Home News FG targets December for vaccine plant in Ota

FG targets December for vaccine plant in Ota

by Haruna Gimba

By Asmau Ahmad

The Federal Government of Nigeria said it would begin construction work on a vaccine production plant by the end of 2022 after signing a contract manufacturing agreement with Serum Institute of India.

The Minister of Health, Dr. Osagie Ehanire, disclosed this to State House correspondents shortly after this week’s Federal Executive Council meeting presided over by President Muhammadu Buhari.

Ehanire said “The council considered a memorandum from the Ministry of Health, which has to do with the first stage in indigenising vaccine production in Nigeria. We are talking about the routine vaccines, the one we call ‘the expanded programme on immunisation,’ not the COVID-19 vaccine.

“The contract manufacturing that was approved today will be done in India for Biovaccines. But before the end of this year, the groundbreaking will start because they’ve already drawn the plan.

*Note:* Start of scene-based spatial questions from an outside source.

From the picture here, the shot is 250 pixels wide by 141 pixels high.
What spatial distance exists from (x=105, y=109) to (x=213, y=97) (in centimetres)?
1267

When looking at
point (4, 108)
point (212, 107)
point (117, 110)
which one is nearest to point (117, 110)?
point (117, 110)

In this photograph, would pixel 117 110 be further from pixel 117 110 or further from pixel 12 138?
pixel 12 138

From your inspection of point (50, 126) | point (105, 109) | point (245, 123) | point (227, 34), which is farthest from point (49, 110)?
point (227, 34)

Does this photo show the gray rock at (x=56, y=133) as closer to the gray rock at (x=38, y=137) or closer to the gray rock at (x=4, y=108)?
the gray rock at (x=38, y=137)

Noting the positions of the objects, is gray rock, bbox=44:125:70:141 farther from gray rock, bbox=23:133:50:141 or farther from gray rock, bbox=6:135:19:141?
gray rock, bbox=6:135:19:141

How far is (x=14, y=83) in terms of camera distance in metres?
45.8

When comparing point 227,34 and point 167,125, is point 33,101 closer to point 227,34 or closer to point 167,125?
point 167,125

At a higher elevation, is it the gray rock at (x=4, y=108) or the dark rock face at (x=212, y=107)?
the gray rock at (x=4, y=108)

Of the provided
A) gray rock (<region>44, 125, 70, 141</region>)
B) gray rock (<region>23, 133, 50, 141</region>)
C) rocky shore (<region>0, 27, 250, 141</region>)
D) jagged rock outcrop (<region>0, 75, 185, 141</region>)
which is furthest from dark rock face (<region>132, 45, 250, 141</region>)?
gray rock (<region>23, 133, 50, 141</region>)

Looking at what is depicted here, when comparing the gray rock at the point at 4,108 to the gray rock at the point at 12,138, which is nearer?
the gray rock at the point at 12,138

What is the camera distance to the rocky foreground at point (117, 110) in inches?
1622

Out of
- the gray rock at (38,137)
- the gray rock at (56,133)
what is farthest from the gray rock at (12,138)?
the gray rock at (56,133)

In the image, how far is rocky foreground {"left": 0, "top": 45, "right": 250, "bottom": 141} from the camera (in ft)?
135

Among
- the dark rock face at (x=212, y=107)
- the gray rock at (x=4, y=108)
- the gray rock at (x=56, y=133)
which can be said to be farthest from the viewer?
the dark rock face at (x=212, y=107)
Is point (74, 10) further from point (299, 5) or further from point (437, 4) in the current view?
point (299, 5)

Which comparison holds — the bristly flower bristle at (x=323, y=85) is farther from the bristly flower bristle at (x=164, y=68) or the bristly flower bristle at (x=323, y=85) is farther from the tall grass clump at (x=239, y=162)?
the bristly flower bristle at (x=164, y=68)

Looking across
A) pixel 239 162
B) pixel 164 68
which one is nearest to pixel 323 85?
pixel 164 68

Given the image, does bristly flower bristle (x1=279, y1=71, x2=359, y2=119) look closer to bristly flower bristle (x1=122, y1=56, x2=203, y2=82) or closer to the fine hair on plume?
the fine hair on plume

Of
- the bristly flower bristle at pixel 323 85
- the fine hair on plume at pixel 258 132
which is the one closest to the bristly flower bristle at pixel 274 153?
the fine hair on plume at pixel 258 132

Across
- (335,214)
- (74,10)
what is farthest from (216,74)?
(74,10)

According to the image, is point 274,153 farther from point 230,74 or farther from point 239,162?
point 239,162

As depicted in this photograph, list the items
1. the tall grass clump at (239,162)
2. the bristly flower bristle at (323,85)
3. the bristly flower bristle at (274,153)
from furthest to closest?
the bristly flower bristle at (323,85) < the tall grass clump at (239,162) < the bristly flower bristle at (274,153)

“Everything is already completed. The survey has been done, the approval has been given, and then this partnership now. They will now begin to break the grounds and start building the factory right away.”

He noted that Biovaccines Nig. Ltd, a company jointly owned by the government and the private sector, would set up shop in Ota, Ogun State to produce vaccines to prevent IPV, measles and yellow fever, among others.

Ehanire noted that Biovaccines had settled with the Serum Institute of India, which would now be the technical partner to support them in setting up the vaccine production plant in Nigeria.

“So, the government now has approved 15 per cent of the vaccines that UNICEF normally supplies to Biovaccines to supply through contract manufacturing with the Serum Institute of India.

“With that, the institute will now be comfortable enough to come and join Biovaccines Nigeria in building its manufacturing plant here in Nigeria in Ota.”

He argued that local production had become imperative for Nigeria as vaccine subsidies from the international community were expected to end within the next six years.

“By 2028, the support we used to get from GAVI to subsidise our vaccines will expire. And by that time, we should be producing our own vaccine domestically,” he explained.